Si l’orage nous entend – #104PARIS : Un spectacle hypnotique, rassurant, pour ceux qui savent prendre le temps de vagabonder au sein des expositions immersives du Palais de Tokyo ou du MacVal, là où il y a de l’espace et de l’art contemporain, pour ceux qui savent se laisser imbiber par la simplicité de la sagesse. Proposé par Jean-François Spricigo et une brochette de ses amis.

Britannicus – Les Tréteaux de France : action intemporelle vêtue aux codes de notre époque, jeu naturel des acteurs, personnalité revisitée des personnages, le parti pris de Robin Renucci fonctionne à merveille, qui sort Racine du rayon classique et laisse savourer par tous

Valentine – Essaïon Théâtre : Philippe Catoire, mimétique, fait revivre Valentine Tessier le temps d’un entretien filmé en 1973. Avec douceur, elle raconte sa vie de théâtre, ses rencontres…

Le Poète comme Boxeur au Lavoir Moderne Parisien : une mise en scène minimaliste de Kheireddine Lardjam, la vie de Kateb Yacine, ses mots percutants portés par Azeddine Benamara, ponctués par les chants de Larbi Bestam

Par le Boudu au 104 : Merci, Monsieur Bonaventure Gacon pour ce spectacle rare, cet hymne à la vie par un clown clochardisant.

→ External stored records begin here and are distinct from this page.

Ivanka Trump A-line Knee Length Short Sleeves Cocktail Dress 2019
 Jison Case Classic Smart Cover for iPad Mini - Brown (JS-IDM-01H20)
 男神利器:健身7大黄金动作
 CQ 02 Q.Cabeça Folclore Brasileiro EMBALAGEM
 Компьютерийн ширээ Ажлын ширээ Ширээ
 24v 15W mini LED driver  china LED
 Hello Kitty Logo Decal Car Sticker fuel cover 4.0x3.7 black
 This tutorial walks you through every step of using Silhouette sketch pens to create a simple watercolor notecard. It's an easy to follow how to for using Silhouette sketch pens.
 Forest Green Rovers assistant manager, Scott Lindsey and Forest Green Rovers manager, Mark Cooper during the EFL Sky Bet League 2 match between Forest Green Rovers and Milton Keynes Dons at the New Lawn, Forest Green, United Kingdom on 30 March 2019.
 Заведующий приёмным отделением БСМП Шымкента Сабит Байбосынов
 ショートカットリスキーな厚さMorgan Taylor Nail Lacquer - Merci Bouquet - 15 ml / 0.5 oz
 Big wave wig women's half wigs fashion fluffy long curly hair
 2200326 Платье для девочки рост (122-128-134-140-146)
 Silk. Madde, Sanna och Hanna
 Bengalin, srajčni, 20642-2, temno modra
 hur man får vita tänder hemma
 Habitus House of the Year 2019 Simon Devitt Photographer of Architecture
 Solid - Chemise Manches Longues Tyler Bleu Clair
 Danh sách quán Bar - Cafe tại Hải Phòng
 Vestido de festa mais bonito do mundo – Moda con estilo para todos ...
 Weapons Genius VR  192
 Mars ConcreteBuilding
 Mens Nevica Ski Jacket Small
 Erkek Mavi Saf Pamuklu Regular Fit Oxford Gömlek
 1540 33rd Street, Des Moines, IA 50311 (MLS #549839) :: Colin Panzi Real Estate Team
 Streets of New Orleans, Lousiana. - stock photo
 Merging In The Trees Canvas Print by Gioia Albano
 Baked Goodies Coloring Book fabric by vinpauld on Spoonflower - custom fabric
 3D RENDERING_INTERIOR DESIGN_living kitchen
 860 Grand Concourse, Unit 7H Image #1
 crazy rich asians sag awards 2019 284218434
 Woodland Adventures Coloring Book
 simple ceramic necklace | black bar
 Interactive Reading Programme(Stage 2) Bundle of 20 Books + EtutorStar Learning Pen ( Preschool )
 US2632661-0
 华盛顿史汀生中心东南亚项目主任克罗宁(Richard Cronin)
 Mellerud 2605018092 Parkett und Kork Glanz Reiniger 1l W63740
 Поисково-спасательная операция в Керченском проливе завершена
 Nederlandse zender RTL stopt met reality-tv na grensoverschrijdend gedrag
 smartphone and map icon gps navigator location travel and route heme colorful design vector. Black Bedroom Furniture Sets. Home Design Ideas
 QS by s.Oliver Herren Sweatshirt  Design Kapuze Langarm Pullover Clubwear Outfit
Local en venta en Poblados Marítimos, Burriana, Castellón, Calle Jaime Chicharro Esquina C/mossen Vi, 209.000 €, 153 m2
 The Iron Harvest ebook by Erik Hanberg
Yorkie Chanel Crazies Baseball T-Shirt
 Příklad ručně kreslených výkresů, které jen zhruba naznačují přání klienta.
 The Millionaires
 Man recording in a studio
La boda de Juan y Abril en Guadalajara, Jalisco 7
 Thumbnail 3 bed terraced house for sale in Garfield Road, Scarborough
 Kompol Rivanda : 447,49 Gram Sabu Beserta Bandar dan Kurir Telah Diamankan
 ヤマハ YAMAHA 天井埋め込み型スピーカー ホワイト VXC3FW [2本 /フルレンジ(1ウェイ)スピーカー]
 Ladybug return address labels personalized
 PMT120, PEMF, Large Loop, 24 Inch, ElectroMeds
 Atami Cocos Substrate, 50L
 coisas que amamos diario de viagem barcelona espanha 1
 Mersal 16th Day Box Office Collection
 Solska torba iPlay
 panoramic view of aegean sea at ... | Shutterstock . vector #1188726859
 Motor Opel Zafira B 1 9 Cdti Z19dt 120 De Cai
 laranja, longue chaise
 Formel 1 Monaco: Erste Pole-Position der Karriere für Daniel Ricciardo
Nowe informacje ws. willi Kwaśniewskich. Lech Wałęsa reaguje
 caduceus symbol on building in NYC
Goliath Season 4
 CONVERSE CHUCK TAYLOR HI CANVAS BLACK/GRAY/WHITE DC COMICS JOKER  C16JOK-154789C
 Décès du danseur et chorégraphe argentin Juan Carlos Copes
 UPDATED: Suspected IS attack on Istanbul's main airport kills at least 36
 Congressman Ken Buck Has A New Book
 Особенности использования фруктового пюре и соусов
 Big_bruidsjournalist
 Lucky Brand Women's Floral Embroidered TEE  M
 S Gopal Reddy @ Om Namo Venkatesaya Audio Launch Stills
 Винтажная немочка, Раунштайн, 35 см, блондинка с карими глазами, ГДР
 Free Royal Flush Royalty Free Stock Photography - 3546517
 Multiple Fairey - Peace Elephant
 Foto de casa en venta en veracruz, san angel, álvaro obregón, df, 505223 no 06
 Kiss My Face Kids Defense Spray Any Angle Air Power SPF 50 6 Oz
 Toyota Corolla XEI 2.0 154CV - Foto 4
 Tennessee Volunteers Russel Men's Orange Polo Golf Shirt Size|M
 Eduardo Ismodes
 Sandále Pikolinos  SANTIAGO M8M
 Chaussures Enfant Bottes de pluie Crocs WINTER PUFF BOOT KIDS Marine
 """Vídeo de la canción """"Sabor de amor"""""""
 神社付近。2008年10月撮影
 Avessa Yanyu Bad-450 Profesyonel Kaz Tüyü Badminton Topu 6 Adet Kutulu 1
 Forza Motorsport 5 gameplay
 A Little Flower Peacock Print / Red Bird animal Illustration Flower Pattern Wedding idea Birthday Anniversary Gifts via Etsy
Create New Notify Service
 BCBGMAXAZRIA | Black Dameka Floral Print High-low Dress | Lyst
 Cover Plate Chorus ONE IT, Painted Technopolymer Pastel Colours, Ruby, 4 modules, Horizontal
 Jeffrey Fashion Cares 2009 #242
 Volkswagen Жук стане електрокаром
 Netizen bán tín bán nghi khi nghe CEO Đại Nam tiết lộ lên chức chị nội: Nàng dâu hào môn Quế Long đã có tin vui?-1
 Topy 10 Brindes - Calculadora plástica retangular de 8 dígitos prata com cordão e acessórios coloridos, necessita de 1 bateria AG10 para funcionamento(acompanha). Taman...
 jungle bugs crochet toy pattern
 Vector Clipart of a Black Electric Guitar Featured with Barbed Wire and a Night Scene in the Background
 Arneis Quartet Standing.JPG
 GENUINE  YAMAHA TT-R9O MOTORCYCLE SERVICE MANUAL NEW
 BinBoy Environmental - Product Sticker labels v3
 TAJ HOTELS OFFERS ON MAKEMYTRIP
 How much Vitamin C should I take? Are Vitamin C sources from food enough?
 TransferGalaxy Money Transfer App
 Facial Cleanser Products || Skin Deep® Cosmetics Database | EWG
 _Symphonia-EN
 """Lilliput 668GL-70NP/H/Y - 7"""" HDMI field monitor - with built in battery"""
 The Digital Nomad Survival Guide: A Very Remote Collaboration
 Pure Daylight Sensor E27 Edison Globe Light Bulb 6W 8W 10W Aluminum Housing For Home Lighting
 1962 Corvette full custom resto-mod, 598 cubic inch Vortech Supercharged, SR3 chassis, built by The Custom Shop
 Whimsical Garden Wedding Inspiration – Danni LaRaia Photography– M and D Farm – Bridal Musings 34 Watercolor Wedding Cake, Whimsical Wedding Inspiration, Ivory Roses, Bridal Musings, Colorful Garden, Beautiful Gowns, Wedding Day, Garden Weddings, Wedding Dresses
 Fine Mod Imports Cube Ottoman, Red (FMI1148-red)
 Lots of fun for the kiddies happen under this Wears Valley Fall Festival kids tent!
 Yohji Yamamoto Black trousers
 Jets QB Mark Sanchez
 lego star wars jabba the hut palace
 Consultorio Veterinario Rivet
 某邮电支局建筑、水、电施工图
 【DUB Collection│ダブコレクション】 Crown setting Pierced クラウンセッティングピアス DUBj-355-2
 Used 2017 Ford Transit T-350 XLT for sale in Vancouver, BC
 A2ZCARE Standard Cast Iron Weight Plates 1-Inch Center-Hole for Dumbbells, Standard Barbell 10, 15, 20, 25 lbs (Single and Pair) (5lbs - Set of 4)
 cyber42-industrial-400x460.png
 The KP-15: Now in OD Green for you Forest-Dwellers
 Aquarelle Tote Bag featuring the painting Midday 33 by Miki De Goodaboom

Il n’est pas à l’affiche, il peut se voir par hasard ce samedi 22/01/22 au 104, sachez y courir.

Le Complexe de Dieu au Funambule Montmartre : une pièce lourde qui aborde des sujets forts, pourquoi couvre-t-on les secrets, où trouve-t-on la force de les assumer. Une dénonciation de l’hypocrisie continue des dévots, une ode à la force de l’amitié.

Si je te mens, tu m’aimes ? au théâtre Dunois : basée sur des faits réel, une pièce ciblée sur les préadolescents, qui les comprend, qui comprend leurs peurs et celles de leurs parents

Andromaque – Pavillon Villette : ne boudez pas votre plaisir, savourez le parti pris naturel et contrasté des Tréteaux de France et de Robin Renucci pour revenir à l’essentiel subversif d’Andromaque

Getting Ready aux Plateaux Sauvages : un patchwork rafraîchissant de scènes jouées, dansées et diffusées pour un dialogue sur l’importance des origines, la nécessité de leur transmission, la capacité à se construire en fonction.